─── Rows ───

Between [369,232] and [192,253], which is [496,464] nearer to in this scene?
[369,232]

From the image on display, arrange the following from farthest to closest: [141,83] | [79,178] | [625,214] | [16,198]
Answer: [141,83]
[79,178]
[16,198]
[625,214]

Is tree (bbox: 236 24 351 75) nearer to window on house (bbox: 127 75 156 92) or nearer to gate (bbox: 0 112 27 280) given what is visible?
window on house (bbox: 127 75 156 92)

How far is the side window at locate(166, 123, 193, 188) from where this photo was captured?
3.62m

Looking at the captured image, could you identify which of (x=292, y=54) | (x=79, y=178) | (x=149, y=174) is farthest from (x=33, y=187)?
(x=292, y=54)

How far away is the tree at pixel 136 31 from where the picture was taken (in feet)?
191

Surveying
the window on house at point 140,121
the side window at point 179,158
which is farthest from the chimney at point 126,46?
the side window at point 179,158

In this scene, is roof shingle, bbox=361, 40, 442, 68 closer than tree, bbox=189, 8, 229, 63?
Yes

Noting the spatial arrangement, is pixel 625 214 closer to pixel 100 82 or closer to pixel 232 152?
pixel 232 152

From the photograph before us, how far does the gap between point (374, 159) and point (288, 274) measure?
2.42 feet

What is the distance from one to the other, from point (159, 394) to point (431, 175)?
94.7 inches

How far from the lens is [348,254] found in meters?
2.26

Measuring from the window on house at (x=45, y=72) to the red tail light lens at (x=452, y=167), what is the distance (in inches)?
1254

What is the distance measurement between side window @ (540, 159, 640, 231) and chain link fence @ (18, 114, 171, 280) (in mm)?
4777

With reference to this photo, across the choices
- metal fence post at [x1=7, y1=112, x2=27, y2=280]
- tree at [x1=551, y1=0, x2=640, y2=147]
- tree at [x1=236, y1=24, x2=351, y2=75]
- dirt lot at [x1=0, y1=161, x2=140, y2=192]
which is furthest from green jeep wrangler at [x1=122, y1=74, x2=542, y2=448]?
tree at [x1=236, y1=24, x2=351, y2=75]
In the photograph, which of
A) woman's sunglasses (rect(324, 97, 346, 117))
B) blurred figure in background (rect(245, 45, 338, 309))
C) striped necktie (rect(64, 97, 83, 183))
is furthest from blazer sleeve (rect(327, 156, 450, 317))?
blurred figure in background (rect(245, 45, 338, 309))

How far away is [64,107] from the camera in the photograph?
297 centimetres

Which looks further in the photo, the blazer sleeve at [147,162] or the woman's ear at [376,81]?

───

Exercise goal
Format all of the rows above as one numbered list, one line per item, with the blank lines left out.

Response below
1. Between [369,232] and [192,253], which is [496,464] nearer to in this scene?
2. [369,232]
3. From the image on display, arrange the following from farthest to closest: [141,83] | [79,178] | [625,214] | [16,198]
4. Answer: [141,83]
5. [79,178]
6. [16,198]
7. [625,214]
8. Is tree (bbox: 236 24 351 75) nearer to window on house (bbox: 127 75 156 92) or nearer to gate (bbox: 0 112 27 280) given what is visible?
9. window on house (bbox: 127 75 156 92)
10. How far is the side window at locate(166, 123, 193, 188) from where this photo was captured?
11. 3.62m
12. Looking at the captured image, could you identify which of (x=292, y=54) | (x=79, y=178) | (x=149, y=174) is farthest from (x=33, y=187)?
13. (x=292, y=54)
14. How far away is the tree at pixel 136 31 from where the picture was taken (in feet)?
15. 191
16. Surveying
17. the window on house at point 140,121
18. the side window at point 179,158
19. which is farthest from the chimney at point 126,46?
20. the side window at point 179,158
21. In this scene, is roof shingle, bbox=361, 40, 442, 68 closer than tree, bbox=189, 8, 229, 63?
22. Yes
23. Noting the spatial arrangement, is pixel 625 214 closer to pixel 100 82 or closer to pixel 232 152?
24. pixel 232 152
25. From the photograph before us, how far does the gap between point (374, 159) and point (288, 274) measure?
26. 2.42 feet
27. What is the distance from one to the other, from point (159, 394) to point (431, 175)?
28. 94.7 inches
29. How far from the lens is [348,254] found in meters?
30. 2.26
31. Measuring from the window on house at (x=45, y=72) to the red tail light lens at (x=452, y=167), what is the distance (in inches)?
32. 1254
33. What is the distance measurement between side window @ (540, 159, 640, 231) and chain link fence @ (18, 114, 171, 280) (in mm)?
34. 4777
35. With reference to this photo, across the choices
36. - metal fence post at [x1=7, y1=112, x2=27, y2=280]
37. - tree at [x1=551, y1=0, x2=640, y2=147]
38. - tree at [x1=236, y1=24, x2=351, y2=75]
39. - dirt lot at [x1=0, y1=161, x2=140, y2=192]
40. which is furthest from green jeep wrangler at [x1=122, y1=74, x2=542, y2=448]?
41. tree at [x1=236, y1=24, x2=351, y2=75]
42. In the photograph, which of
43. A) woman's sunglasses (rect(324, 97, 346, 117))
44. B) blurred figure in background (rect(245, 45, 338, 309))
45. C) striped necktie (rect(64, 97, 83, 183))
46. is furthest from blazer sleeve (rect(327, 156, 450, 317))?
47. blurred figure in background (rect(245, 45, 338, 309))
48. How far away is [64,107] from the camera in the photograph?
49. 297 centimetres
50. Which looks further in the photo, the blazer sleeve at [147,162] or the woman's ear at [376,81]?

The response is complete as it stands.